# Short task:
Restate the entries word for word, omitting nothing.
— Begin Information given —
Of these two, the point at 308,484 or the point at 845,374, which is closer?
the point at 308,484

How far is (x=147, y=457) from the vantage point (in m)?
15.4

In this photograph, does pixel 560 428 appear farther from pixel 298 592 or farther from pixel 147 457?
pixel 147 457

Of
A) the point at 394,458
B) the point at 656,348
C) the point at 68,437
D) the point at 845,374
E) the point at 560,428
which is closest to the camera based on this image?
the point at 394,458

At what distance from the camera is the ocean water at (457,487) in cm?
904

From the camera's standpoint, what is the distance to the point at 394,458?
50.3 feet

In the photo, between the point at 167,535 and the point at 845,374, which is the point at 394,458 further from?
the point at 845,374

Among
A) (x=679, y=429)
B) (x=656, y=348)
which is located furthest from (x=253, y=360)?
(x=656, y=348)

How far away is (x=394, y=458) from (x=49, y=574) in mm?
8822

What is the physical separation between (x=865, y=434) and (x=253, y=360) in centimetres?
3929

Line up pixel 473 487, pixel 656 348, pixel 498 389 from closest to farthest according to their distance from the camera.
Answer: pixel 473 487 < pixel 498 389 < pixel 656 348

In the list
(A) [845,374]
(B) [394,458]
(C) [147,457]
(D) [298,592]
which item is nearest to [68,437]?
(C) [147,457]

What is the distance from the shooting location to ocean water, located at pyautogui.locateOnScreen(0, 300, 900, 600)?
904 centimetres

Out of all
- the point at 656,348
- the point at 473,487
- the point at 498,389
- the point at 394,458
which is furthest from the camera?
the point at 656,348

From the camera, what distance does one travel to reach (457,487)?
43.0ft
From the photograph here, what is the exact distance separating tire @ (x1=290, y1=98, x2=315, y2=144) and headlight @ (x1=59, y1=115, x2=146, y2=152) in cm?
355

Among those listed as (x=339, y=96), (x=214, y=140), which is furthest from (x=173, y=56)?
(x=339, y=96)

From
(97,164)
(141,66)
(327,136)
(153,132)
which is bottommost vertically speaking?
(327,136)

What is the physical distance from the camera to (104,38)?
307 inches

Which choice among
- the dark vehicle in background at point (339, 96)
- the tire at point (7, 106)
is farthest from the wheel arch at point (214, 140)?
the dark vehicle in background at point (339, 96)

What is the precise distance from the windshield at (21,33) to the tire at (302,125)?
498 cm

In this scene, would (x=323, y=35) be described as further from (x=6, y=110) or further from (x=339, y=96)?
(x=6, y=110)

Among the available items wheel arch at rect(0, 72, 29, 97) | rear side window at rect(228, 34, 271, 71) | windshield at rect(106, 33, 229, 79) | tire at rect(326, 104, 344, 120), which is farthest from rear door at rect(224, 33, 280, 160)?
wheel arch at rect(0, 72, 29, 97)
— End Information given —
# Written response:
Of these two, the point at 308,484 or the point at 845,374, which is closer?
the point at 308,484

How far is (x=147, y=457) from the vantage point (in m)?
15.4

In this photograph, does pixel 560 428 appear farther from pixel 298 592 or farther from pixel 147 457?
pixel 147 457

Of
A) the point at 394,458
B) the point at 656,348
C) the point at 68,437
D) the point at 845,374
E) the point at 560,428
which is closest to the camera based on this image?
the point at 394,458

At what distance from the camera is the ocean water at (457,487) in cm?
904

From the camera's standpoint, what is the distance to the point at 394,458?
50.3 feet

In the photo, between the point at 167,535 and the point at 845,374, which is the point at 394,458 further from?
the point at 845,374

Among
A) (x=679, y=429)
B) (x=656, y=348)
which is located furthest from (x=253, y=360)?
(x=656, y=348)

How far away is (x=394, y=458) from (x=49, y=574) in mm?
8822

What is the physical separation between (x=865, y=434) and (x=253, y=360) in centimetres?
3929

Line up pixel 473 487, pixel 656 348, pixel 498 389 from closest to farthest according to their distance from the camera.
Answer: pixel 473 487 < pixel 498 389 < pixel 656 348

In the list
(A) [845,374]
(B) [394,458]
(C) [147,457]
(D) [298,592]
which item is nearest to [68,437]?
(C) [147,457]

What is the distance from the shooting location to ocean water, located at pyautogui.locateOnScreen(0, 300, 900, 600)?
904 centimetres

Out of all
- the point at 656,348
- the point at 473,487
- the point at 498,389
- the point at 394,458
which is furthest from the camera?
the point at 656,348

From the camera, what distance does one travel to reach (457,487)?
43.0ft
From the photograph here, what is the exact distance separating tire @ (x1=290, y1=98, x2=315, y2=144) and headlight @ (x1=59, y1=115, x2=146, y2=152) in cm?
355

Among those listed as (x=339, y=96), (x=214, y=140), which is furthest from (x=173, y=56)?
(x=339, y=96)

From
(97,164)
(141,66)
(327,136)
(153,132)
which is bottommost vertically speaking?
(327,136)

What is the physical distance from the camera to (104,38)?
307 inches

Which choice among
- the dark vehicle in background at point (339, 96)
- the tire at point (7, 106)
is farthest from the wheel arch at point (214, 140)?
the dark vehicle in background at point (339, 96)

What is the precise distance from the windshield at (21,33) to the tire at (302,125)?
498 cm

In this scene, would (x=323, y=35) be described as further from (x=6, y=110) or further from (x=339, y=96)?
(x=6, y=110)

Among the available items wheel arch at rect(0, 72, 29, 97) | rear side window at rect(228, 34, 271, 71) | windshield at rect(106, 33, 229, 79) | tire at rect(326, 104, 344, 120), which is farthest from rear door at rect(224, 33, 280, 160)?
wheel arch at rect(0, 72, 29, 97)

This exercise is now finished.